Texto para análise:
★ ★ ★ ★
Mário Russo |
Há uma perceção popular de que os medicamentos (quase sempre
comprimidos) que temos em casa não são perigosos e que são tão pequenos que
podemos descartar com o dito “lixo doméstico” através dos sistemas de gestão
municipal ou mesmo deitando pela sanita abaixo. A maioria das pessoas também
não faz ideia das quantidades que tem em casa, se estão dentro da validade ou
não. Só vão verificar, os que o fazem, quando aparece alguma maleita costumeira
e vasculham nas caixas de comprimidos se existe algum que sirva
(automedicação).
De facto, toda a gente tem medicamentos em casa para
tratamentos esporádicos ou permanentes. Um estudo feito recentemente em
Portugal concluiu que em média, em cada residência há cerca de 1100 g de
medicamentos, dos quais 72% estão sem uso mas com datas de validade em dia e 8%
fora de validade, sendo os restantes 20% os que estão em uso.
★ ★ ★ ★
Registos fornecidos:
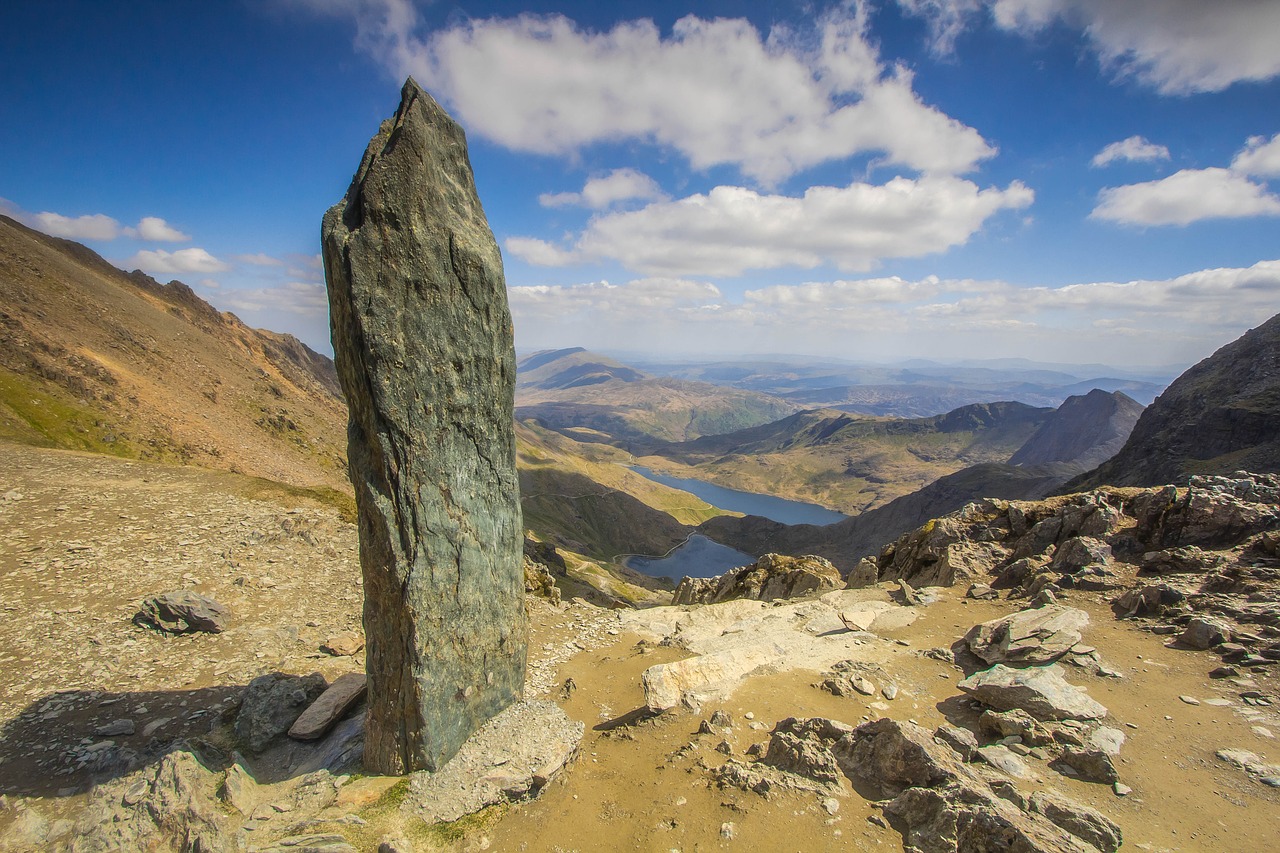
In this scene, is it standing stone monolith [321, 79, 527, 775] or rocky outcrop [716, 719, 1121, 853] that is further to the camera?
standing stone monolith [321, 79, 527, 775]

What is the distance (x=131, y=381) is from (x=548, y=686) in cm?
6737

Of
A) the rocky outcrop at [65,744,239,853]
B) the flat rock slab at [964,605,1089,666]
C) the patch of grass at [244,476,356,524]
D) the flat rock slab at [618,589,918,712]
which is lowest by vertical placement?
the flat rock slab at [618,589,918,712]

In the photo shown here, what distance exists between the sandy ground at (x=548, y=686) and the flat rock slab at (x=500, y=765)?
42cm

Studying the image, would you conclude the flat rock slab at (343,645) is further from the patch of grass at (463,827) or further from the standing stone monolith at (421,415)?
the patch of grass at (463,827)

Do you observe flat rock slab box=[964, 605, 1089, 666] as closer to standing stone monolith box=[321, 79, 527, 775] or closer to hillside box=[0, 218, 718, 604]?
standing stone monolith box=[321, 79, 527, 775]

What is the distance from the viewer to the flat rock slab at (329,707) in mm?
11984

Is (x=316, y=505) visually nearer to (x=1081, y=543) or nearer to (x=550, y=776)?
(x=550, y=776)

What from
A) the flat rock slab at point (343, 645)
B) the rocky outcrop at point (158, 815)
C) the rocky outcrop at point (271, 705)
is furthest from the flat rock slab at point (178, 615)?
the rocky outcrop at point (158, 815)

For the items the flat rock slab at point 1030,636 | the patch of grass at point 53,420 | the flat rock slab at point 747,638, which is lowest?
the flat rock slab at point 747,638

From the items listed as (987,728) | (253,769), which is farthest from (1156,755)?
(253,769)

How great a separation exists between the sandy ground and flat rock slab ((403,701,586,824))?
420mm

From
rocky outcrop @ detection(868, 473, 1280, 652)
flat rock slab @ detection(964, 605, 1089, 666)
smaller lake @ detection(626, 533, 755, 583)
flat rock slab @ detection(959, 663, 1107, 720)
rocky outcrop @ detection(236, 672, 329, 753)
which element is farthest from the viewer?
smaller lake @ detection(626, 533, 755, 583)

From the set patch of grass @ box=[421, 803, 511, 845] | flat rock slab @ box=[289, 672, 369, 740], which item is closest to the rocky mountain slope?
flat rock slab @ box=[289, 672, 369, 740]

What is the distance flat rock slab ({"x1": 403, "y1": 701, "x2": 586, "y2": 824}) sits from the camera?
33.0 ft
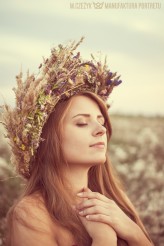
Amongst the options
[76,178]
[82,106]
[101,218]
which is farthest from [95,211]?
[82,106]

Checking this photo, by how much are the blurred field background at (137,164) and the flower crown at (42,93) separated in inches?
15.7

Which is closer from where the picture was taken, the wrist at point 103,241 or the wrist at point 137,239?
the wrist at point 103,241

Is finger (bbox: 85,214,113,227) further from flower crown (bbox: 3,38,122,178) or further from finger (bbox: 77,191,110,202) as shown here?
flower crown (bbox: 3,38,122,178)

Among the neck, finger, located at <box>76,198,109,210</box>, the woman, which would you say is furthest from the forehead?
finger, located at <box>76,198,109,210</box>

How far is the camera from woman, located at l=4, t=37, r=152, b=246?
1616 mm

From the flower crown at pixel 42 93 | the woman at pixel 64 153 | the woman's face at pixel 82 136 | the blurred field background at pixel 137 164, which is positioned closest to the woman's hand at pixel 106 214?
the woman at pixel 64 153

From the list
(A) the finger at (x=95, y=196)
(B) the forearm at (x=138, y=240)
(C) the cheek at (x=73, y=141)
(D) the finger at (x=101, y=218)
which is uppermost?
(C) the cheek at (x=73, y=141)

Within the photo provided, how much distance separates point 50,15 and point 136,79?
50 centimetres

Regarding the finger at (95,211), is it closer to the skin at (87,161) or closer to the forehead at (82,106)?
the skin at (87,161)

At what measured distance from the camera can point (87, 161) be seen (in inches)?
66.7

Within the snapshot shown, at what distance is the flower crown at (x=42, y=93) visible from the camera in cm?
168

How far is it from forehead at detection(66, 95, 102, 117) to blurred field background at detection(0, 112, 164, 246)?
0.45 m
★ ★ ★ ★
No texto sobre os medicamentos em casa, indique todas as categorias em que o estudo feito em Portugal divide os medicamentos de cada residência, com a percentagem de cada uma.

- Sem uso mas com datas de validade em dia: 72%
- Fora de validade: 8%
- Em uso: 20%